First AIA Lawsuits

by Dennis Crouch

In one of the first lawsuits involving an AIA patent is Tinnus Enterprises, LLC et al v. Telebrands Corporation et al., 15-cv-00551 (E.D.Tex. 2015).  In that case, Tinnus alleges that Telebrands’ Baloon Bonanza infringes its U.S. Patent No. 9,051,066 – covering a “system and method for filling containers with fluids.” Bed Bath & Beyond is also a defendant.

The utility application was filed in September 2014 (claiming priority to a pair of February 2014 provisional applications) and issued in June 2015.  As part of the Track-One filing, the PTO issued the first office action within three months of filing of the non-provisional application.

------

In the post on the first AIA lawsuits, repeat word for word the passage starting at "In one of the" and stopping after "also a defendant.".

[Portion of a data file]
------

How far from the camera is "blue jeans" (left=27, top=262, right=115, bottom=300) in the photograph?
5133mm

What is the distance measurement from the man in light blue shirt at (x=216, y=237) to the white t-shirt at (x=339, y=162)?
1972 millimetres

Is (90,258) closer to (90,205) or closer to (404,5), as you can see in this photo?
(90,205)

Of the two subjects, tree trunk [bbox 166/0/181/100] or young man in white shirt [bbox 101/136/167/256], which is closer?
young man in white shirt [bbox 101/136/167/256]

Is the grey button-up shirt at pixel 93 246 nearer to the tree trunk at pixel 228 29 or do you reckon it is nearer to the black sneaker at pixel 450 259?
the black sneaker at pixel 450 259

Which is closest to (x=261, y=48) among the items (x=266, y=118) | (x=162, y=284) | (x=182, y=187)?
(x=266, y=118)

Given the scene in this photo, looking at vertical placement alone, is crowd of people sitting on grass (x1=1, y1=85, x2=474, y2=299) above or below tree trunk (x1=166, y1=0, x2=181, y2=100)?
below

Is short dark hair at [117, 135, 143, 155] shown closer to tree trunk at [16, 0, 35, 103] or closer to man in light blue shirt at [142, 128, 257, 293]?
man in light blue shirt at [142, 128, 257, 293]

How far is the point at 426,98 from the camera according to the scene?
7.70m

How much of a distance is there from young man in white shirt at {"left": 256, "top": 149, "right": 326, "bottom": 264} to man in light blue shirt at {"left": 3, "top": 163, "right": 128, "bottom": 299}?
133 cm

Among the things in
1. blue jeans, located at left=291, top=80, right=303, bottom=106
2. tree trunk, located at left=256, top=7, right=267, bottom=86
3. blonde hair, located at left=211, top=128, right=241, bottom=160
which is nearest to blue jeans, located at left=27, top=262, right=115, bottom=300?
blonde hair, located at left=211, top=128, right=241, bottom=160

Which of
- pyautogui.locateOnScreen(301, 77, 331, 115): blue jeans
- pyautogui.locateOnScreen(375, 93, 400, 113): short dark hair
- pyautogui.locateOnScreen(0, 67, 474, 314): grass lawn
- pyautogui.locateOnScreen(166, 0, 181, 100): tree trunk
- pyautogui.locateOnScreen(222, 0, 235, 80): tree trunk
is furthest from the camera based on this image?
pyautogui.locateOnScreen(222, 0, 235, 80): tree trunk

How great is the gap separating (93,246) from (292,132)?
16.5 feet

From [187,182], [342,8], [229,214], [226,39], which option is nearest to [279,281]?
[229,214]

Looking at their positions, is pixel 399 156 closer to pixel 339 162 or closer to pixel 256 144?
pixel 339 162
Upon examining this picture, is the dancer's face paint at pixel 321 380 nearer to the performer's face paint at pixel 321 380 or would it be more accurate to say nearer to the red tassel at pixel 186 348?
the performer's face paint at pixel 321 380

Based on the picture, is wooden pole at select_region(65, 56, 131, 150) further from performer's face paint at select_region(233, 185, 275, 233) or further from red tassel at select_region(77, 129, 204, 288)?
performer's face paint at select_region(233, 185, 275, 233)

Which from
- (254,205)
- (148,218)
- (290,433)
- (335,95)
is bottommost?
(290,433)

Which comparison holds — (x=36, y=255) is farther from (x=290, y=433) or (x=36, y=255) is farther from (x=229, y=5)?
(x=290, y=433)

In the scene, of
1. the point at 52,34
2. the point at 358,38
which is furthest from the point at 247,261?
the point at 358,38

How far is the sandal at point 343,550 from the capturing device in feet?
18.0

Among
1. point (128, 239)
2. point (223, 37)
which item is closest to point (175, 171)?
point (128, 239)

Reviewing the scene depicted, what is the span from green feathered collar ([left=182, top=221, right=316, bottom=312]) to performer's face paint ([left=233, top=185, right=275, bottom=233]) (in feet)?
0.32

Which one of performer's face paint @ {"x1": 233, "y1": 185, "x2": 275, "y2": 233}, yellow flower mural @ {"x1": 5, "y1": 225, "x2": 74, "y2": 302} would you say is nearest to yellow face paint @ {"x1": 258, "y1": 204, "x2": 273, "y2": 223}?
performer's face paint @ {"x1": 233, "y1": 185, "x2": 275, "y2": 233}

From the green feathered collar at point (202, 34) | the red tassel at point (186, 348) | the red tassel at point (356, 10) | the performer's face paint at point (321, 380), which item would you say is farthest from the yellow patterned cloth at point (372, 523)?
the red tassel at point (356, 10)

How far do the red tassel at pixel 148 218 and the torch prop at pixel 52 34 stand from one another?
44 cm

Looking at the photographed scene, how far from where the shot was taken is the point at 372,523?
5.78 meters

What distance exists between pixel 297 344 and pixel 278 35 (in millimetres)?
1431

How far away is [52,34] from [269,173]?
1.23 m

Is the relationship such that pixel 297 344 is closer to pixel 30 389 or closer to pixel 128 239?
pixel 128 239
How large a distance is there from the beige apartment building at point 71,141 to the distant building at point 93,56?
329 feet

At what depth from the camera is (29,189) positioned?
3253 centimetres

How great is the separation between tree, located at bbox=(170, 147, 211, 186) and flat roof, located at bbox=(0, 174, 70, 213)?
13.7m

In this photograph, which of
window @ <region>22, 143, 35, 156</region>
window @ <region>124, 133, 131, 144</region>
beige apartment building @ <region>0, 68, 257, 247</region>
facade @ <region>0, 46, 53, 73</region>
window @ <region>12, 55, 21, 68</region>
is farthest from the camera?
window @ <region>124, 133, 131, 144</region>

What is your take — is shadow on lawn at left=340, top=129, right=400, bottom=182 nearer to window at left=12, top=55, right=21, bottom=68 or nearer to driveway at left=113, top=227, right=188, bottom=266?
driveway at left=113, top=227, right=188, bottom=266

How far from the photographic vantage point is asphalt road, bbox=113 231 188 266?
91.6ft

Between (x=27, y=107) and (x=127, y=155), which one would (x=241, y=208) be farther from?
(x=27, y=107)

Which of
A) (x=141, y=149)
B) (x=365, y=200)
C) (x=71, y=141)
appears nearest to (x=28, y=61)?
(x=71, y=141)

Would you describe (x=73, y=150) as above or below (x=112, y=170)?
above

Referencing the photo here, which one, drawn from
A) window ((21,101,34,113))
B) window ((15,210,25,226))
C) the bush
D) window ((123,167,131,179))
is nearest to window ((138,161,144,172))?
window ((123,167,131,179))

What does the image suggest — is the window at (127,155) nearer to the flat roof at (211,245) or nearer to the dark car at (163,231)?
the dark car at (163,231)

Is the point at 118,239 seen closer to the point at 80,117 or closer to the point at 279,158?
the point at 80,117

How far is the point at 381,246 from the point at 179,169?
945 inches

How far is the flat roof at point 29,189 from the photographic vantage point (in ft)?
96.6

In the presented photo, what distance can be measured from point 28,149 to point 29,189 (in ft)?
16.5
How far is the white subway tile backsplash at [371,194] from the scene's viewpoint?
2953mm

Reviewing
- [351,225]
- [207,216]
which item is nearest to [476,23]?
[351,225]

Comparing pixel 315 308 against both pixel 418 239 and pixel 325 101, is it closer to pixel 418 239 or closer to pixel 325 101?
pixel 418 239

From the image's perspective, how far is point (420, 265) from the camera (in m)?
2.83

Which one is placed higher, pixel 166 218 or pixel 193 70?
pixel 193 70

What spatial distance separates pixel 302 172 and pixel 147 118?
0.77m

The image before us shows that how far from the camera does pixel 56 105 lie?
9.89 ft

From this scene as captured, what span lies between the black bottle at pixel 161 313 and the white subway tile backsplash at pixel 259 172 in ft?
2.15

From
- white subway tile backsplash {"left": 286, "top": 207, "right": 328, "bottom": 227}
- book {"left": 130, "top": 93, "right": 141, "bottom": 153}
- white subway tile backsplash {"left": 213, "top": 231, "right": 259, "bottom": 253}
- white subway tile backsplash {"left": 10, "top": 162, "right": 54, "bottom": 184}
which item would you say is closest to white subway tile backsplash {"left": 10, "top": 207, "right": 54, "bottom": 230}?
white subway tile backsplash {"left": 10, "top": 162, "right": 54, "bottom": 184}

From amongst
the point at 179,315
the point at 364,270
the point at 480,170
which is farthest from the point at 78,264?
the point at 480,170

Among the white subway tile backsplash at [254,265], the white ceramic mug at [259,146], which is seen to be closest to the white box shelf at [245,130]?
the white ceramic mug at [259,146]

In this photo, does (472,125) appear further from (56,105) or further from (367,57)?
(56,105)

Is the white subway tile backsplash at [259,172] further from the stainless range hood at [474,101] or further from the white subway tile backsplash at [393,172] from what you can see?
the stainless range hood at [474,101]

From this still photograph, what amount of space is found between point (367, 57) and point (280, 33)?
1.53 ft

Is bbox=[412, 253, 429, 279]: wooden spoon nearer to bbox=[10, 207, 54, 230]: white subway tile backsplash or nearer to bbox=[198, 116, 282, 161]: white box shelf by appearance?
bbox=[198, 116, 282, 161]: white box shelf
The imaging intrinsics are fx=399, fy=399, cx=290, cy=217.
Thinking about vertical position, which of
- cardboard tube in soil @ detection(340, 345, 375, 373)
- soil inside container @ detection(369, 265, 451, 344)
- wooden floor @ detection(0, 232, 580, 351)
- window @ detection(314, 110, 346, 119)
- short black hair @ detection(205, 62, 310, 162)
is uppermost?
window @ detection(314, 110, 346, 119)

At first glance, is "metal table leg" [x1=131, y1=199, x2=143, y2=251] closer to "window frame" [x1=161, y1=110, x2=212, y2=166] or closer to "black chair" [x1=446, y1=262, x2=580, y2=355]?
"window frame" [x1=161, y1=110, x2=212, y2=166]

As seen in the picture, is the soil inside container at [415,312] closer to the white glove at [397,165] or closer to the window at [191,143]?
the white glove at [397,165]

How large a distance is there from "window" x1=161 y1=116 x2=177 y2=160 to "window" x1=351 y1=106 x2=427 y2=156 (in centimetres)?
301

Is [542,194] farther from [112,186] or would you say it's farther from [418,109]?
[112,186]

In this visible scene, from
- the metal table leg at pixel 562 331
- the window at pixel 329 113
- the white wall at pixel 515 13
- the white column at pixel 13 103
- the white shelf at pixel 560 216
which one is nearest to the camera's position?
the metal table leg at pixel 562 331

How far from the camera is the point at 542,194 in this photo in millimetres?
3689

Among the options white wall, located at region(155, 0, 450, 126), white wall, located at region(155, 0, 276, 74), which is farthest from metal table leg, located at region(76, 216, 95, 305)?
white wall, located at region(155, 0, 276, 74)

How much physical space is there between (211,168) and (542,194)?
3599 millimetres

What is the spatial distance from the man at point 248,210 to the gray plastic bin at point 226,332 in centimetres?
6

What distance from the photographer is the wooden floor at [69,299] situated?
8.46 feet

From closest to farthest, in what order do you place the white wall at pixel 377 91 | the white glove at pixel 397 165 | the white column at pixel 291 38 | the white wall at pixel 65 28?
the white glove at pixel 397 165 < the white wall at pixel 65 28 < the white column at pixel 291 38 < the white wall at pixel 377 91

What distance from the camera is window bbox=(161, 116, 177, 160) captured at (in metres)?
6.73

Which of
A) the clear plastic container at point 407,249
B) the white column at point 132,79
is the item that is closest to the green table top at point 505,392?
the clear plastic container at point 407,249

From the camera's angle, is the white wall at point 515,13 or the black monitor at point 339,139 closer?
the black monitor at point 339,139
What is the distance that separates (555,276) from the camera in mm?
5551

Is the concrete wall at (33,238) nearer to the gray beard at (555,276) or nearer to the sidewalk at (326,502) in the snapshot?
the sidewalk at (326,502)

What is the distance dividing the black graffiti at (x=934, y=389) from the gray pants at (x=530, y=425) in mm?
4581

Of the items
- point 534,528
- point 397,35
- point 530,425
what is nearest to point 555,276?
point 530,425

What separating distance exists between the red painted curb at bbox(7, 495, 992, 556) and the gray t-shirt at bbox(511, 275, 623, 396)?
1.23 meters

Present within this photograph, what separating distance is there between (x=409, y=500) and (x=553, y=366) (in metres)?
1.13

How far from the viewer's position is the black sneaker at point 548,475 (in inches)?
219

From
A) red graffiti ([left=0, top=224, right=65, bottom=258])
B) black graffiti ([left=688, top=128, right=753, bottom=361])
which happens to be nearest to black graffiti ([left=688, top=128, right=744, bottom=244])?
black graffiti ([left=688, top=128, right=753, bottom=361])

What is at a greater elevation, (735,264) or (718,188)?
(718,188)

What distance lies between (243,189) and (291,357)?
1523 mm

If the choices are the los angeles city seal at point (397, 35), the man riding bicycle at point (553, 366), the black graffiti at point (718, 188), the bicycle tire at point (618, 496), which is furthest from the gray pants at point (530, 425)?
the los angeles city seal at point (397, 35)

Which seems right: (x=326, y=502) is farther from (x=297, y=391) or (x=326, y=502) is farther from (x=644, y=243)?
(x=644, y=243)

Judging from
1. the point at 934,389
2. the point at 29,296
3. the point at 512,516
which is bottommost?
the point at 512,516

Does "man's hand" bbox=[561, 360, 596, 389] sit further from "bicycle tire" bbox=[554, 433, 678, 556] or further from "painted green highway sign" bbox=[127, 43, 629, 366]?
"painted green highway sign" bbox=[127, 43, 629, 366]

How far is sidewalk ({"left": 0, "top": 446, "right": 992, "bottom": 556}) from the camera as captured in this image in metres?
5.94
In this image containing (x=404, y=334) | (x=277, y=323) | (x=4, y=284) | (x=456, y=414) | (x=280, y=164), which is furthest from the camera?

------

:: Written answer ::
In one of the first lawsuits involving an AIA patent is Tinnus Enterprises, LLC et al v. Telebrands Corporation et al., 15-cv-00551 (E.D.Tex. 2015).  In that case, Tinnus alleges that Telebrands’ Baloon Bonanza infringes its U.S. Patent No. 9,051,066 – covering a “system and method for filling containers with fluids.” Bed Bath & Beyond is also a defendant.